Er hat stärkere Schmerzen, als er zugeben will, dachte Penelope und ihr Herz quoll vor Mitleid über. Wie tapfer er war! Machte höflich Konversation, obwohl ihm der Arm entsetzlich wehtat.

„Und Penelope? Wen wird sie ehelichen? Einen Herzog?“

Er blickte zu ihr hinüber. Das Lächeln war nun wieder völlig aus seinem Gesicht verschwunden.

„Du hast völlig recht, mein lieber Neffe“, bestätigte Lady Panswick, „aufgrund ihrer makellosen Schönheit wäre Penelope natürlich eines Herzogs würdig. Doch leider gibt es derzeit keinen passenden Kandidaten. Sie wird sich daher mit dem Sohn einer meiner ältesten Freundinnen vermählen. Kennst du den Viscount of Titchwell, Peter? Er hat einen jüngeren Bruder namens Jasper. Der wird zwar als das schwarze Schaf der Familie bezeichnet, aber er wird glänzend zu Penelope passen.“

Ihre Tochter hielt die Luft an. Wie kam Mama dazu, so etwas Ungeheuerliches zu behaupten? Sie wollte schon protestieren, doch Peters nächste Worte hielten sie zurück.

„Das kann ich mir denken!“, lautete nämlich sein überraschender Kommentar. Irrte sie sich oder klang seine Stimme bitter?

„Wie bitte?“ Offensichtlich vermeinte auch Ihre Ladyschaft, sich verhört zu haben.

Der Verletzte lachte auf und griff sich dann gleich darauf schmerzerfüllt an seinen linken Arm. „Penelope hatte immer schon eine Vorliebe für Schafe, nicht wahr?“, sagte er. „Da erscheint es nur natürlich, dass sie sich in ein schwarzes Schaf verliebt hat.“

Lady Panswick ließ ein lautes Lachen hören: „Wie gut du sie doch kennst, Peter! Ich habe vor wenigen Tagen fast die gleichen Worte verwendet.“

„Wie lange seid ihr denn schon verlobt?“ Er hatte sich nun direkt an Penelope gewandt und diese beeilte sich, die Aussage ihrer Mutter richtigzustellen.

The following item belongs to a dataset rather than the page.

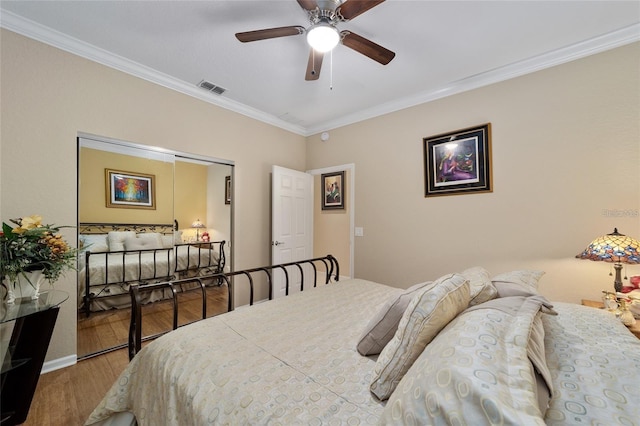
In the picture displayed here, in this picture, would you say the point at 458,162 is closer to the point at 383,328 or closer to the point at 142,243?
the point at 383,328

„Wir kennen uns noch gar nicht. Er wird in den nächsten Tagen anreisen. Mama gibt einen großen Ball, um mich mit dem Meistbietenden zu verkuppeln!“ Jetzt war es ihre Stimme, die bitter klang.

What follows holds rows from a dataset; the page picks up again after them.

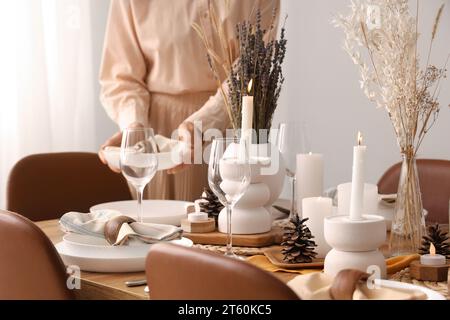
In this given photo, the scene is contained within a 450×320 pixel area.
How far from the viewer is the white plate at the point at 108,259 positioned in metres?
1.39

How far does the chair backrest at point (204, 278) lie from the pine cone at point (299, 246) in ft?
1.39

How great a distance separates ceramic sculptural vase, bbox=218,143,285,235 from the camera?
1.66 meters

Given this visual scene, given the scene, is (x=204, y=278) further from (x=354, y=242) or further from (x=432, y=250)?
(x=432, y=250)

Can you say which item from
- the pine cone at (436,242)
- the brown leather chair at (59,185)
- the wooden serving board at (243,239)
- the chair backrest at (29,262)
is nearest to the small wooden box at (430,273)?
the pine cone at (436,242)

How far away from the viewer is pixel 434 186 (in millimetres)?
2297

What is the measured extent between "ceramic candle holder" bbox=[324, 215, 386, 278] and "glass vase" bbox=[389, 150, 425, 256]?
0.21 meters

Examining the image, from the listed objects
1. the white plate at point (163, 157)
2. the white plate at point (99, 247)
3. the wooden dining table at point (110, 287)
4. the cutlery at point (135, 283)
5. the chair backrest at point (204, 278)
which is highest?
the white plate at point (163, 157)

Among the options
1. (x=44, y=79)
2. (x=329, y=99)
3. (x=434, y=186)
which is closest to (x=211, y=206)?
(x=434, y=186)

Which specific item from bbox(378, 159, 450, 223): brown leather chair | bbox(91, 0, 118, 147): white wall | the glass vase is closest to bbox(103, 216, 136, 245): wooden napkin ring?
the glass vase

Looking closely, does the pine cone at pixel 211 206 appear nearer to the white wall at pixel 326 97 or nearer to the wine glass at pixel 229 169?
the wine glass at pixel 229 169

„Also, ich bitte dich“, fuhr Ihre Ladyschaft auf. „Niemand will dich mit dem Meistbietenden verkuppeln. Was für eine vulgäre Ausdrucksweise! Aber für ein Mädchen, das bereits vier Anträge abgelehnt hat, wird die Auswahl immer schwieriger. Du musst wissen, mein lieber Neffe, deine Cousine ist sehr wählerisch. Allerdings hat sie mir in die Hand hinein versprochen, den nächsten Antrag anzunehmen. Sei es der von Jasper oder von irgendjemanden sonst.“

„Hauptsache, ich bin möglichst schnell aus dem Haus!“, jetzt klang Penelopes Stimme extrem bitter.

Der Verwundete sah fassungslos von einer Dame zur anderen.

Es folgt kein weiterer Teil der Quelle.